For Alexandra Massa, a PhD Candidate in the Department of Microbiology and Immunology, DIAC has revealed resources that she didn’t know were available.

“It’s helped me to forge connections, both in and outside of Dartmouth, that I might not have had the opportunity to otherwise,” she says.

Transferring Technologies

Through the accelerator, participants learn how biotech investors think and what is going to be most appealing to them. It’s a more targeted approach than considering impact in a vacuum, says Kapadia.

“It’s a balance of what’s going to help a lot of people, but also is attractive to investors and will be economically feasible,” he says.

This also impacts how teams portray their innovations.

"We have been able to mature how we present the capabilities and opportunities for applying our immune profiling platform technology, to make it more approachable both to potential investors and customers,” Christensen says.

While the experts involved with DIAC are encouraging, they’re also frank about the truths of bio innovation, encouraging participants to be mindful of the low odds of success, without fixating on them.

“We talk from a very romanticized standpoint,” says Parwal. “But the reality is a very, very high failure rate. That’s the nature of this industry.
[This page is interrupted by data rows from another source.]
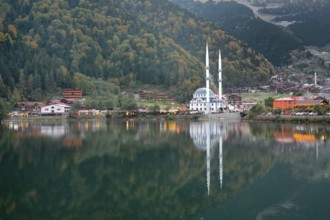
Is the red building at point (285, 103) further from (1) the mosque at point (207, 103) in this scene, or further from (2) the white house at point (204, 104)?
(2) the white house at point (204, 104)

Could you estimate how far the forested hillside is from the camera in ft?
290

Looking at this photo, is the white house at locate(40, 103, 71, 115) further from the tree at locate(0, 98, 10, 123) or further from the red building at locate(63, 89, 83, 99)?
the tree at locate(0, 98, 10, 123)

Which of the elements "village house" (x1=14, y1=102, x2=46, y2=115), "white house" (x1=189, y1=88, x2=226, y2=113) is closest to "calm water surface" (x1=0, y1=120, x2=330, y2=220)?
"village house" (x1=14, y1=102, x2=46, y2=115)

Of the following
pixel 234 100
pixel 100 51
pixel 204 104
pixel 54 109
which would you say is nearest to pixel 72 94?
pixel 54 109

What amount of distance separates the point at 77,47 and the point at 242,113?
1977 inches

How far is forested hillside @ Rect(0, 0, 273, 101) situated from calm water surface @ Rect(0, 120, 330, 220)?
62066mm

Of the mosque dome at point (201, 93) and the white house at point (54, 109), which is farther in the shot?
the mosque dome at point (201, 93)

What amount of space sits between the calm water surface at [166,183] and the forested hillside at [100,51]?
62066mm

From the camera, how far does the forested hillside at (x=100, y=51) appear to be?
88.4 meters

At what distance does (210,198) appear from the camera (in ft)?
41.5

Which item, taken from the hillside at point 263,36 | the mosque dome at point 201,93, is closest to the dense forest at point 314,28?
the hillside at point 263,36

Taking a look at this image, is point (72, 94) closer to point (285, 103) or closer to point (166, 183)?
point (285, 103)

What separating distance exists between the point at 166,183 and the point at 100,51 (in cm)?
9345

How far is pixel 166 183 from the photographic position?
1457 cm
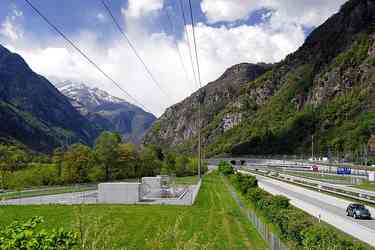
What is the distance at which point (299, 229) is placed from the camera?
2084cm

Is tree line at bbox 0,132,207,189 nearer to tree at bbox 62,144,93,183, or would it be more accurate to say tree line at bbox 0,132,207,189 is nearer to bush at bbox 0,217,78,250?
tree at bbox 62,144,93,183

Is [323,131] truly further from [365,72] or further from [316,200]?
[316,200]

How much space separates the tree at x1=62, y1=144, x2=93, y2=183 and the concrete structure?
108 ft

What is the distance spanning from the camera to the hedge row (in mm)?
14626

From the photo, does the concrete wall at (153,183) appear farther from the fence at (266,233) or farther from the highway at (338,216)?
the fence at (266,233)

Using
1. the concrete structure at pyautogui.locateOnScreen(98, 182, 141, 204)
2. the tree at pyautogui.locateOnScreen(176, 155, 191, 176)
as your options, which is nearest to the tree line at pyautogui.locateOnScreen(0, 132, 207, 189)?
the tree at pyautogui.locateOnScreen(176, 155, 191, 176)

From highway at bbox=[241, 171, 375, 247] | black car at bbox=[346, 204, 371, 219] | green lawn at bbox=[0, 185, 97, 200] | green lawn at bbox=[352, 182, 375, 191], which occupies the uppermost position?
black car at bbox=[346, 204, 371, 219]

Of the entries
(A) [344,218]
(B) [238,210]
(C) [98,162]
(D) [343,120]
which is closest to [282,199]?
(A) [344,218]

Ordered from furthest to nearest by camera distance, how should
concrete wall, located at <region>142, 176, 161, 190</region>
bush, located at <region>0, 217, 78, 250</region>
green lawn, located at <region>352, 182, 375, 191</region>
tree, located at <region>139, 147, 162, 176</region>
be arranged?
1. tree, located at <region>139, 147, 162, 176</region>
2. concrete wall, located at <region>142, 176, 161, 190</region>
3. green lawn, located at <region>352, 182, 375, 191</region>
4. bush, located at <region>0, 217, 78, 250</region>

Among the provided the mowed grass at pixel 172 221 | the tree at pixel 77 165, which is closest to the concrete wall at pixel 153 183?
the mowed grass at pixel 172 221

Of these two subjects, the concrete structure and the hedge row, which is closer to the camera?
the hedge row

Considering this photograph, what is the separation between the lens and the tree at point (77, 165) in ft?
282

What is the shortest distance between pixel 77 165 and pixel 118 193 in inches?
1362

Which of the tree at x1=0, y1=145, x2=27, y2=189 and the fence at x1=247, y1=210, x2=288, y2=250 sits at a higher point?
the tree at x1=0, y1=145, x2=27, y2=189
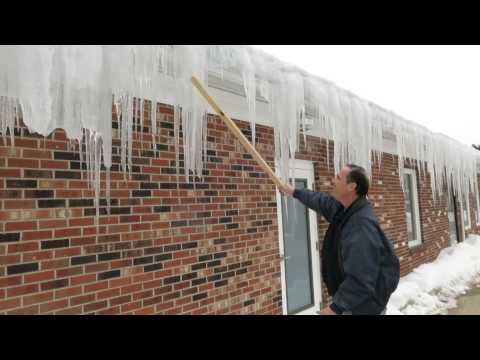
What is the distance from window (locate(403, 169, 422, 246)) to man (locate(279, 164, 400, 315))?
265 inches

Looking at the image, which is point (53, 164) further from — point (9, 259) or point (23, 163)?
point (9, 259)

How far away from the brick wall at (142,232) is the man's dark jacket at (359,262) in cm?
142

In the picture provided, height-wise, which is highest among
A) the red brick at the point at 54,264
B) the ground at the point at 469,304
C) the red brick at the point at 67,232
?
the red brick at the point at 67,232

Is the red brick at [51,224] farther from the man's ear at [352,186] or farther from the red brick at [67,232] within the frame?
the man's ear at [352,186]

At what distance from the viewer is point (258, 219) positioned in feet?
13.5

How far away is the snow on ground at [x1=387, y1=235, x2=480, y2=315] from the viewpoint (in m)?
5.80

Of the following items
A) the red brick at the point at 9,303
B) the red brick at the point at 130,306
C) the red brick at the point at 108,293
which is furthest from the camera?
the red brick at the point at 130,306

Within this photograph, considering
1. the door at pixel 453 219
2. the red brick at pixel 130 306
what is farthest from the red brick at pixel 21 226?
the door at pixel 453 219

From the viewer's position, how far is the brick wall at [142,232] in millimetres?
2297

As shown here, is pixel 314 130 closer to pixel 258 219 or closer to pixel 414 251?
pixel 258 219

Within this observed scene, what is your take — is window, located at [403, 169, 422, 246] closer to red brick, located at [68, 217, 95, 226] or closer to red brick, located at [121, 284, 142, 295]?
red brick, located at [121, 284, 142, 295]

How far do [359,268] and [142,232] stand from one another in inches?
66.7

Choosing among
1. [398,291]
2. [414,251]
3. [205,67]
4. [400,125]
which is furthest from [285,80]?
[414,251]

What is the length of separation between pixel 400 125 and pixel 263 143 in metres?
2.74
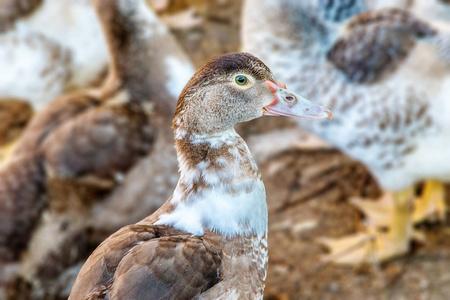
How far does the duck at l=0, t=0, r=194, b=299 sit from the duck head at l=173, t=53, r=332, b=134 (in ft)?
3.27

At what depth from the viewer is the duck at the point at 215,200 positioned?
1.21 metres

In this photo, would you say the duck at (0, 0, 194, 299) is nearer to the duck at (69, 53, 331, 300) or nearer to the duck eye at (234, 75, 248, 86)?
the duck at (69, 53, 331, 300)

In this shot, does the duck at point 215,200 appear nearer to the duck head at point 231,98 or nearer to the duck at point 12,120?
the duck head at point 231,98

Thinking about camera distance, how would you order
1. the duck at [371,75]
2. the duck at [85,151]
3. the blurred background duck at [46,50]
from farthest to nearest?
the blurred background duck at [46,50]
the duck at [371,75]
the duck at [85,151]

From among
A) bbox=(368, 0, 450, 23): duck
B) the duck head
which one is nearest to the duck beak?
the duck head

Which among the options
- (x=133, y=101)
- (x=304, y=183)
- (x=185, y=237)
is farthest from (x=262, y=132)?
(x=185, y=237)

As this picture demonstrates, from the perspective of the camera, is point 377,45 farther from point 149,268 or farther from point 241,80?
point 149,268

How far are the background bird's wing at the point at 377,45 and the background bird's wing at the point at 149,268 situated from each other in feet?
4.45

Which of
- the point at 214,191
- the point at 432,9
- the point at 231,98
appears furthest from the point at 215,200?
the point at 432,9

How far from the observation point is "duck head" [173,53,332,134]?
1.29 meters

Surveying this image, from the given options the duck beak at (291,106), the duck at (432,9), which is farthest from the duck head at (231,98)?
the duck at (432,9)

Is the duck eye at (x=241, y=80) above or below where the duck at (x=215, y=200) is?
above

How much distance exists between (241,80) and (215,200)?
0.88 feet

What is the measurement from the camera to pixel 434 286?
99.0 inches
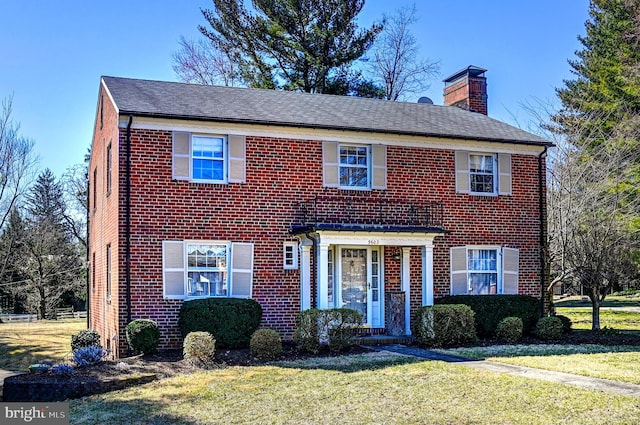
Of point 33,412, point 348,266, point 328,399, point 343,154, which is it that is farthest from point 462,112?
point 33,412

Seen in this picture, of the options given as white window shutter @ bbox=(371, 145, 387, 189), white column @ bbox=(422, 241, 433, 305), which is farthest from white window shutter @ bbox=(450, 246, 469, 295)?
white window shutter @ bbox=(371, 145, 387, 189)

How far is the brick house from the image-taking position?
1678 cm

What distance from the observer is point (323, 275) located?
1692cm

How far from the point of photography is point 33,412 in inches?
428

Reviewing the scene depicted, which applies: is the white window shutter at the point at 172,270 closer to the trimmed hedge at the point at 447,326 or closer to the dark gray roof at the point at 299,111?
the dark gray roof at the point at 299,111

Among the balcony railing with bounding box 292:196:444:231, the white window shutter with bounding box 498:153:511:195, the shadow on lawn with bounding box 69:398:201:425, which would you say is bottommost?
the shadow on lawn with bounding box 69:398:201:425

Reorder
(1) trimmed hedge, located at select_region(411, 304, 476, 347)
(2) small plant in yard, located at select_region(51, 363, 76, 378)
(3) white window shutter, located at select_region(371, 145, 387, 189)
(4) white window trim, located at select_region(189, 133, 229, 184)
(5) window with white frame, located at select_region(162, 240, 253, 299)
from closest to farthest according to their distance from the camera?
1. (2) small plant in yard, located at select_region(51, 363, 76, 378)
2. (1) trimmed hedge, located at select_region(411, 304, 476, 347)
3. (5) window with white frame, located at select_region(162, 240, 253, 299)
4. (4) white window trim, located at select_region(189, 133, 229, 184)
5. (3) white window shutter, located at select_region(371, 145, 387, 189)

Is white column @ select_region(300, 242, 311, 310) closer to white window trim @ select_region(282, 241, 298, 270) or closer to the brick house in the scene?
the brick house

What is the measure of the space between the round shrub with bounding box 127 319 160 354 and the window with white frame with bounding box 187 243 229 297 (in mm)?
1541

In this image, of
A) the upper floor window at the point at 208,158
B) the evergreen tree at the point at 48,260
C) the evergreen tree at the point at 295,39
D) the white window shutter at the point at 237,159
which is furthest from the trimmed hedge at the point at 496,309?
the evergreen tree at the point at 48,260

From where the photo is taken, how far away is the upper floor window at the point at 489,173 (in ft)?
65.6

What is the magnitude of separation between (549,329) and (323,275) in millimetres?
5870

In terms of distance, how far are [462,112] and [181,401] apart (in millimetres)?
15075

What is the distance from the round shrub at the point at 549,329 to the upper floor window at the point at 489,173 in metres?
3.86
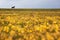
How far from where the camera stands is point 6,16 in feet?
21.6

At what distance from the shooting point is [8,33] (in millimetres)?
5543

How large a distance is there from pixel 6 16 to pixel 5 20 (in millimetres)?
364

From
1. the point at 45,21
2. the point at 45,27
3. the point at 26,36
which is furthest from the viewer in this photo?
the point at 45,21

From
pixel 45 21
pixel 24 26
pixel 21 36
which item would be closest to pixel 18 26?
pixel 24 26

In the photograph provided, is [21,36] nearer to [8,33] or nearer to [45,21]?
[8,33]

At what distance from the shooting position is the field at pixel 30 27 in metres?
5.40

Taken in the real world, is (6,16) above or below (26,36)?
above

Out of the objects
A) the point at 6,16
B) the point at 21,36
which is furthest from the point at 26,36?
the point at 6,16

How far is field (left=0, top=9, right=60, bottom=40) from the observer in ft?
17.7

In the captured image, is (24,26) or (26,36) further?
(24,26)

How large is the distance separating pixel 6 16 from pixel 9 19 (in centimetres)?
35

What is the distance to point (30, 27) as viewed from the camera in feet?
19.0

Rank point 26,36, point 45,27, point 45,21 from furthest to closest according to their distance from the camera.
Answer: point 45,21 → point 45,27 → point 26,36

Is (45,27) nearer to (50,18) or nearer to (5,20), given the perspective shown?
(50,18)
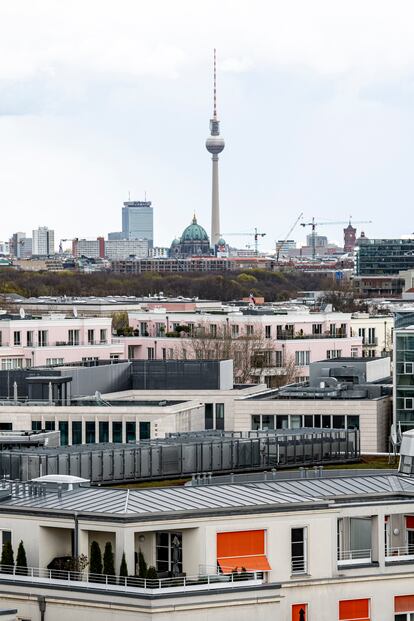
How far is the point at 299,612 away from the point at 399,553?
2.72 m

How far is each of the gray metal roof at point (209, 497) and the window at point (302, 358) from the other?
227ft

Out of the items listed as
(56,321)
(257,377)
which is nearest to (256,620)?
(257,377)

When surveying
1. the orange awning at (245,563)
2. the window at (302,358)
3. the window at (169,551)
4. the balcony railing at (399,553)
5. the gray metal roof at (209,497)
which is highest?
the gray metal roof at (209,497)

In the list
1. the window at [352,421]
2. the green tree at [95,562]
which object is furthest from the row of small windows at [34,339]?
the green tree at [95,562]

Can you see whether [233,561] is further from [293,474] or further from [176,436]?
[176,436]

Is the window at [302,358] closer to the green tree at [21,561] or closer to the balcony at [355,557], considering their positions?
the balcony at [355,557]

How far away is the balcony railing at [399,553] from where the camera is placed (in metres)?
36.8

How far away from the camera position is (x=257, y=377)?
97.9 metres

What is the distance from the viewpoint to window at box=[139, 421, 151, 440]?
197 feet

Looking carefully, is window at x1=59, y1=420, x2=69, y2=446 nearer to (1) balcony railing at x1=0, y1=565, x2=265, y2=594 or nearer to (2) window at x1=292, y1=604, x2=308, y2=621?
(1) balcony railing at x1=0, y1=565, x2=265, y2=594

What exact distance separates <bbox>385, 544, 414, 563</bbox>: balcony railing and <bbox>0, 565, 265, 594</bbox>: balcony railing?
9.54 feet

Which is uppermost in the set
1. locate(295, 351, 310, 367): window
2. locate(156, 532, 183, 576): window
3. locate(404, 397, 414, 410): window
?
locate(404, 397, 414, 410): window

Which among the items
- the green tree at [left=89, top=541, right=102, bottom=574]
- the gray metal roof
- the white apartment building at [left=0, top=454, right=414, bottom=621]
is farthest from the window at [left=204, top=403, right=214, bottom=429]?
the green tree at [left=89, top=541, right=102, bottom=574]

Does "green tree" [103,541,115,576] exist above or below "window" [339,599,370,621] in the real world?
above
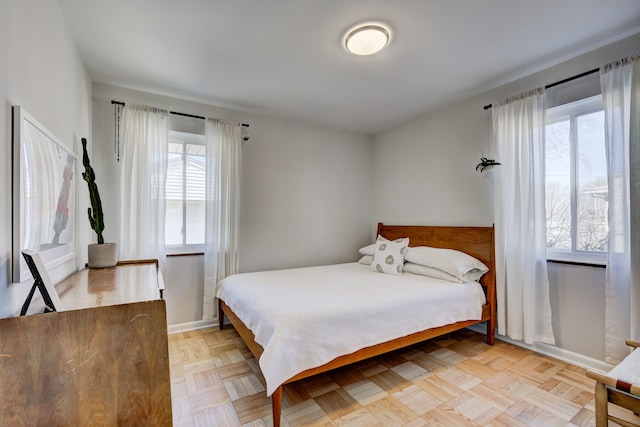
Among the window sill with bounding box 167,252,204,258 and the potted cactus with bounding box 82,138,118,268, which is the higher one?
the potted cactus with bounding box 82,138,118,268

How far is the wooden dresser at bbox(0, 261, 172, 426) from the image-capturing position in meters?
0.93

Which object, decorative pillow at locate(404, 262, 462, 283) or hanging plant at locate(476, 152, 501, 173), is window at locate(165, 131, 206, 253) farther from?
hanging plant at locate(476, 152, 501, 173)

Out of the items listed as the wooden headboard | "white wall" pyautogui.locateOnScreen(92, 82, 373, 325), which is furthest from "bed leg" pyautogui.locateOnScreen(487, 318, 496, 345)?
"white wall" pyautogui.locateOnScreen(92, 82, 373, 325)

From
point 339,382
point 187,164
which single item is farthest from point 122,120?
point 339,382

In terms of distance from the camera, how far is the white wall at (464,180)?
2314 millimetres

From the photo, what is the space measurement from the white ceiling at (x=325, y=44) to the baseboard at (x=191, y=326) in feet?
8.18

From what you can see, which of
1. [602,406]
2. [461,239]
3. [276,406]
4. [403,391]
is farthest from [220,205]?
[602,406]

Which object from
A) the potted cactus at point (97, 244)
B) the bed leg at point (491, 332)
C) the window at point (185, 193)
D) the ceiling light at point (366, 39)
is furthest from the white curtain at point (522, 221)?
the potted cactus at point (97, 244)

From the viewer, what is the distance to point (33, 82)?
1373 mm

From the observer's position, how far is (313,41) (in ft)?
7.02

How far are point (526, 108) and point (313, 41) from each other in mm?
1998

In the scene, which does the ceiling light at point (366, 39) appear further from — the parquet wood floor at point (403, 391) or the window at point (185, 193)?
the parquet wood floor at point (403, 391)

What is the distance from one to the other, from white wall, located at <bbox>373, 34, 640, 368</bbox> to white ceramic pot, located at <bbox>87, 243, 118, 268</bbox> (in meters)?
3.24

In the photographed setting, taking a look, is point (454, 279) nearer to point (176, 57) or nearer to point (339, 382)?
point (339, 382)
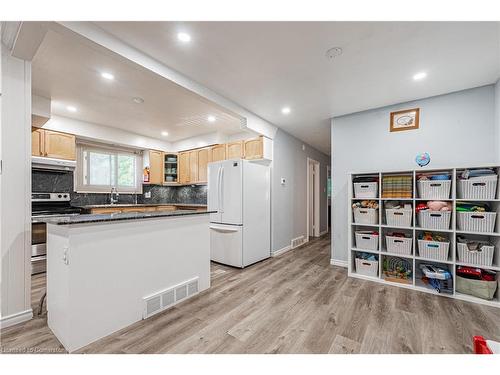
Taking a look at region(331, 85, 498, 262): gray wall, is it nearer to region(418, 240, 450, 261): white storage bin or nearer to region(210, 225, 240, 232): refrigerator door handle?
region(418, 240, 450, 261): white storage bin

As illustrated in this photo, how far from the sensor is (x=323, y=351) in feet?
5.09

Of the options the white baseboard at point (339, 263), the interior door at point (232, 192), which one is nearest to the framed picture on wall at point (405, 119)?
the white baseboard at point (339, 263)

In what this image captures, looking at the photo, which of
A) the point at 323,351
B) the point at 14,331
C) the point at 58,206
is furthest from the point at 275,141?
the point at 58,206

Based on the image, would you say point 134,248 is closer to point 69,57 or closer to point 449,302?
point 69,57

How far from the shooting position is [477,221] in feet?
7.70

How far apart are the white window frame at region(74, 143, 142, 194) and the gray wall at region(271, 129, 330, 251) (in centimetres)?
359

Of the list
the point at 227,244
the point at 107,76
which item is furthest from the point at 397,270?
the point at 107,76

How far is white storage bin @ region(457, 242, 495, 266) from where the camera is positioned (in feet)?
7.45

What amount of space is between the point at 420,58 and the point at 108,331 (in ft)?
12.2

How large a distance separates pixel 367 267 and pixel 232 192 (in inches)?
88.9

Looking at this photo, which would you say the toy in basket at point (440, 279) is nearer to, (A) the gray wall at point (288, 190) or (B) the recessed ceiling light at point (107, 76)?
(A) the gray wall at point (288, 190)

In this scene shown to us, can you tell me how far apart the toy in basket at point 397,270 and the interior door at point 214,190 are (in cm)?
256

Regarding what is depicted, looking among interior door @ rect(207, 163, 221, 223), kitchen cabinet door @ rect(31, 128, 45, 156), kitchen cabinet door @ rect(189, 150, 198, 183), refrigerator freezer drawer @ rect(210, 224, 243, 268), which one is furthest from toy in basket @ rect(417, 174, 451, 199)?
kitchen cabinet door @ rect(31, 128, 45, 156)

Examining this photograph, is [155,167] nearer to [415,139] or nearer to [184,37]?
[184,37]
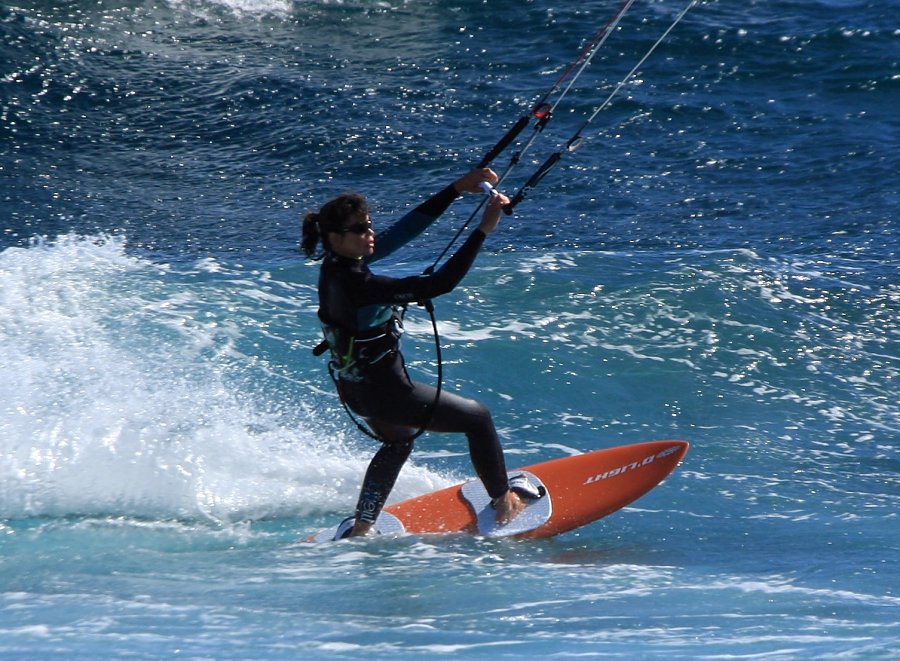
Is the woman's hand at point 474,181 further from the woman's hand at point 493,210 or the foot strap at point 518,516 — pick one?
the foot strap at point 518,516

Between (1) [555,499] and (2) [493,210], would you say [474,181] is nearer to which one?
(2) [493,210]

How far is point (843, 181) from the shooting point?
34.9ft

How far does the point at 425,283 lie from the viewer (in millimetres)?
4004

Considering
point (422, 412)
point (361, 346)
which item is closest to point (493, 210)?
point (361, 346)

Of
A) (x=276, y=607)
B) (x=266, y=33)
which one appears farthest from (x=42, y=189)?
(x=276, y=607)

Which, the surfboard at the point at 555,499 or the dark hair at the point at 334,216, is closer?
the dark hair at the point at 334,216

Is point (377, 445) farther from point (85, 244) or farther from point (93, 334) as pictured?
point (85, 244)

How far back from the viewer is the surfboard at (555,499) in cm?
488

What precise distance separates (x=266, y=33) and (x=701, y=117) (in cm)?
582

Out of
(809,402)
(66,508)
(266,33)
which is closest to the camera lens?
(66,508)

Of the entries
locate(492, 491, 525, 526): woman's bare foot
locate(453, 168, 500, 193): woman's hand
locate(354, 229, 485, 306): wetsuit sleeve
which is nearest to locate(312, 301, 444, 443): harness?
locate(354, 229, 485, 306): wetsuit sleeve

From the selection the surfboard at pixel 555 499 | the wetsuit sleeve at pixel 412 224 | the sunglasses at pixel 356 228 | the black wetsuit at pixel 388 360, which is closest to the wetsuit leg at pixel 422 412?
the black wetsuit at pixel 388 360

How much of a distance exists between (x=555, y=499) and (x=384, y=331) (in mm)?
1268

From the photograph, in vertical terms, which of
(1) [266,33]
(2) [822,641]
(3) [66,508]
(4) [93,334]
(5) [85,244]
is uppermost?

That’s something that’s been made pretty clear.”

Supporting Translational Research and Commercialization

During this session, more than 20 follow-up meetings have taken place between DIAC participants and alumni working for investment firms or biotech companies. That builds on the success of the first cohort.

“The magnitude of the return on the investments made by the DIAC program already has been striking,” says Schweitzer.

Over a dozen invention disclosures and patent applications have been filed by DIAC teams, six start-up companies have been formed, several Small Business Innovation Research grants have been applied for, one project has received an additional $100,000 in funding from a biopharmaceutical company, and several technologies have been licensed or optioned or are in the process of being licensed. One team has a term sheet for several million dollars of investment by a global venture capital firm.

Funding awards for the second cohort will be made later in the spring. Teams are competing for the $300,000 Venture Development Award, a $100,000 Early Stage Project Award, and a $50,000 Quinn Innovation Award. The funds are awarded based on teams’ project proposals for how to use the money to advance their technologies towards the clinic.

Four teams, including Carpenter and Khanwalkar’s, split a $100,000 Stu Trembly Award. The award, which is new for this cohort, is named for a Dartmouth professor and alum, and a participant in DIAC’s first cohort, who passed away suddenly this year.

“Stu Trembly was one of the first people that I spoke to about the idea of starting a program like this at Dartmouth, and his encouragement really spurred me to move forward,” Schweitzer says. “He followed up his words with action by being the first one to submit a project to the 1st cohort, and even though he made it to the finals but didn’t win an award, he told me before he passed away that he was planning on trying again. The program team all felt that they wanted to do something to honor Stu’s entrepreneurial spirit, so we created the Stu Trembly Award.”

These funds are to be used for a three-month project that will move teams forward significantly before the final External Review Panel meeting in April.

“Having those funds has allowed us to really define what the gaps are in the biotech space and try to address some of those gaps with our platform,” Carpenter says.

While the commercialization aspect is important, the energy that DIAC has created on campus is even more meaningful.

“Harder to measure but no less impactful in the long run has been the catalyzing effect that the Accelerator has had on interest in biotech across the campus,” Schweitzer says. “More people in the sciences at Dartmouth are taking notice of what is going on with the Magnuson Center and are now asking us to expand the program framework beyond cancer.”